One assembly problem that dead-end-count does not reliably catch is high-level contamination, e.g. a 50:50 mixture of two genomes in a single read set6. For this reason, it’s also a good idea to have a maximum total size threshold (easier for a single-species dataset than a mixed-species dataset).

It’s also worth noting that dead-end-count is probably not a good QC metric for short-read metagenome assemblies. This is because many metagenomes have low-abundance organisms which will be fragmented in the assembly graph. So even with a good read set, large numbers of dead ends are probably inevitable (see my performance tests above).

References

Wick RR, Schultz MB, Zobel J, Holt KE. Bandage: interactive visualisation of de novo genome assemblies. Bioinformatics. 2015. doi:10.1093/bioinformatics/btv383.

Wick RR, Judd LM, Gorrie CL, Holt KE. Unicycler: Resolving bacterial genome assemblies from short and long sequencing reads. PLOS Computational Biology. 2017. doi:10.1371/journal.pcbi.1005595.

Formenti G, Abueg L, Brajuka A, Brajuka N, Gallardo-Alba C, Giani A, Fedrigo O, Jarvis ED. Gfastats: conversion, evaluation and manipulation of genome sequences using assembly graphs.
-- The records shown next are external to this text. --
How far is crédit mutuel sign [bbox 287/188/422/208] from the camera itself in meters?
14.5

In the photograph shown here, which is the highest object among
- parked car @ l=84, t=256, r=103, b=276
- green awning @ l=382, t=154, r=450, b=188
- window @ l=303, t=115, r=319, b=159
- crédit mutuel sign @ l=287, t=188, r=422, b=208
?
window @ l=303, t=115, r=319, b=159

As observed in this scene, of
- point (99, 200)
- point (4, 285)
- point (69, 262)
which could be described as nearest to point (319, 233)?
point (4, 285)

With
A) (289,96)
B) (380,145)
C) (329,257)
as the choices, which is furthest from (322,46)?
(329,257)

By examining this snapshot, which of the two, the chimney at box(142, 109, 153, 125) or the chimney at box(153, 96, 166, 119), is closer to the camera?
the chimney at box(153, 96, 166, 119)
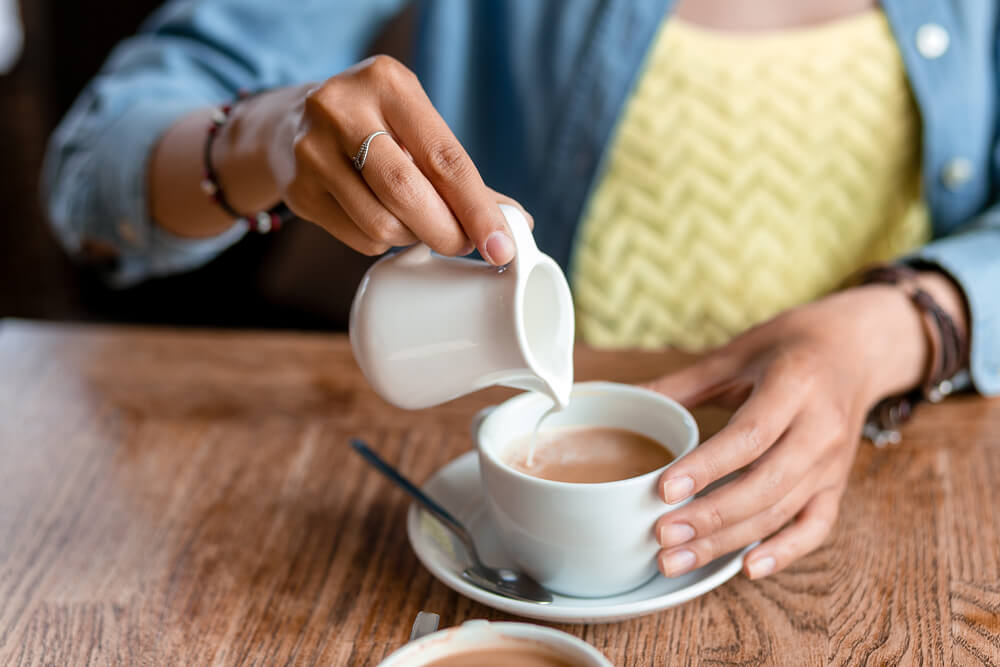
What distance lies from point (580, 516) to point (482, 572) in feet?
0.37

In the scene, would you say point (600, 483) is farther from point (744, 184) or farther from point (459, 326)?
point (744, 184)

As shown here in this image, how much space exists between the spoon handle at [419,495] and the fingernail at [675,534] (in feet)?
0.54

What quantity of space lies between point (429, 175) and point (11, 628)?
19.0 inches

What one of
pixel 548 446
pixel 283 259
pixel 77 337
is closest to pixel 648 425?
pixel 548 446

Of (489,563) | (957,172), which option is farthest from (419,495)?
(957,172)

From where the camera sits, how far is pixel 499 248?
0.62 meters

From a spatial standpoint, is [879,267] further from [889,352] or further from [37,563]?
[37,563]

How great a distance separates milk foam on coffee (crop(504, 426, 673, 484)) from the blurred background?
1.35 metres

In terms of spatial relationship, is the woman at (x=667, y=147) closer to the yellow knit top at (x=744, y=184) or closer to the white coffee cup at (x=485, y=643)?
the yellow knit top at (x=744, y=184)

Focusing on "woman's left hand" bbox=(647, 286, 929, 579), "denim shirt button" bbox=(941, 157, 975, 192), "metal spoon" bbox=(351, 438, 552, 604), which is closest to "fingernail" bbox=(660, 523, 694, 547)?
"woman's left hand" bbox=(647, 286, 929, 579)

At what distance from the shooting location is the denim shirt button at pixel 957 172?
1.27 m

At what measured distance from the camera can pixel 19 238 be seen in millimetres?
2926

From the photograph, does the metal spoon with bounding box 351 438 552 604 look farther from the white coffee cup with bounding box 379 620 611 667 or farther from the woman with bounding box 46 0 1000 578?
the woman with bounding box 46 0 1000 578

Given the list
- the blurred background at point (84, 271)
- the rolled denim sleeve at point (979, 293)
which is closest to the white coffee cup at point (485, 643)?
the rolled denim sleeve at point (979, 293)
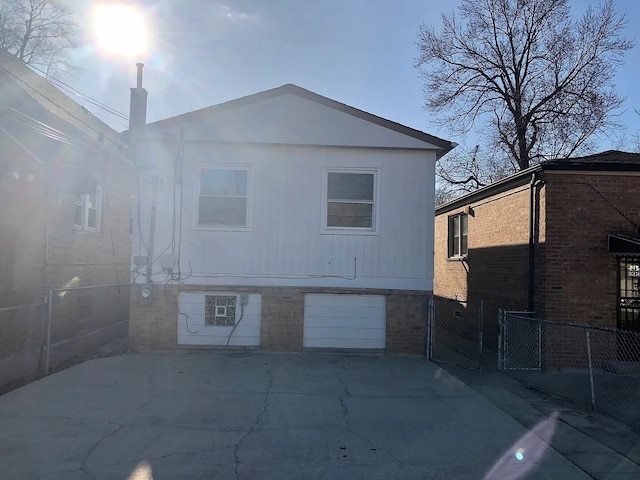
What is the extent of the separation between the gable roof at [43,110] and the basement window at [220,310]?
4.39m

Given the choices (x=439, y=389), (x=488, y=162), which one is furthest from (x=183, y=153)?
(x=488, y=162)

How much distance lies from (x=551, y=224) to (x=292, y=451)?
6.97 metres

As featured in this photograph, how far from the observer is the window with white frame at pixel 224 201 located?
10.1 meters

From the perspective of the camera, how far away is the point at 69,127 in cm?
1134

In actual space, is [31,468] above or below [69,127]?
below

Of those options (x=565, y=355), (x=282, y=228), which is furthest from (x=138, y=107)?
(x=565, y=355)

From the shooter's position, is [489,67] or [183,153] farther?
[489,67]

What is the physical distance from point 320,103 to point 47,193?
6.00m

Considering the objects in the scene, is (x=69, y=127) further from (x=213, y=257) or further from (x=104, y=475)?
(x=104, y=475)

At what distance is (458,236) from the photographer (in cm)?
1520

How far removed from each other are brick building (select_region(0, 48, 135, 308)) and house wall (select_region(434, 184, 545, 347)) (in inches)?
341

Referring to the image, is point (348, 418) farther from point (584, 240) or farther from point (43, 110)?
point (43, 110)

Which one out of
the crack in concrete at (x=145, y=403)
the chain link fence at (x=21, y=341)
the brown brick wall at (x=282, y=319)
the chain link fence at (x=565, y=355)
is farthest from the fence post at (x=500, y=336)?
the chain link fence at (x=21, y=341)

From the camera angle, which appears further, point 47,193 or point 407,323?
point 407,323
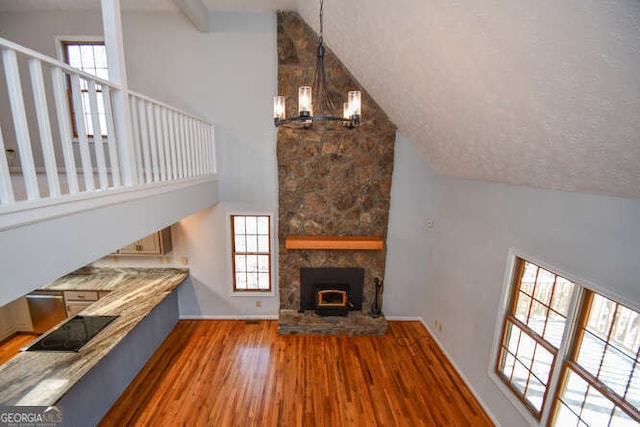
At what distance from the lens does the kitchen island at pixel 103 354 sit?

Bioinformatics. 2022. doi:10.1093/bioinformatics/btac460

Footnotes

  1. While Unicycler is better known as a hybrid (short+long) assembler, it can do short-read-only assembly as well. In this mode, it does lots of assemblies with SPAdes using a wide k-mer spread, chooses the best assembly, then performs some graph clean-up like trimming of overlaps. You can think of short-read-only Unicycler as SPAdes plus a few bells and whistles. 

  2. N50 length is defined as the length where all contigs of this size and larger make up at least half the total bases in the assembly. It can be calculated by sorting contigs from large to small and doing a cumulative sum until you reach half the assembly size – the size of the contig which gets you over this threshold is the assembly N50. It can be more useful than mean contig size because it’s not as affected by small contigs. For example, adding 100 tiny contigs to an assembly will greatly reduce the mean contig size but will have little effect on the N50. 

  3. The assembly graphs were visualised with Bandage which allows for a subjective assembly assessment. High-dead-end assemblies are chopped up, resulting in many separated components in the graph. 

  4. You’ll need to keep the graph version of your assemblies to count dead ends – FASTA assemblies won’t work. For SPAdes, the file is called assembly_graph_with_scaffolds.gfa. For Unicycler, the file is called assembly.gfa

  5. Unicycler automatically removes low-depth contigs (adjustable via --depth_filter). So if you used Unicycler, low-level contamination is probably not an issue. 

  6. High-level contamination may not produce dead ends because the contaminant genome is sufficiently high depth to assemble completely.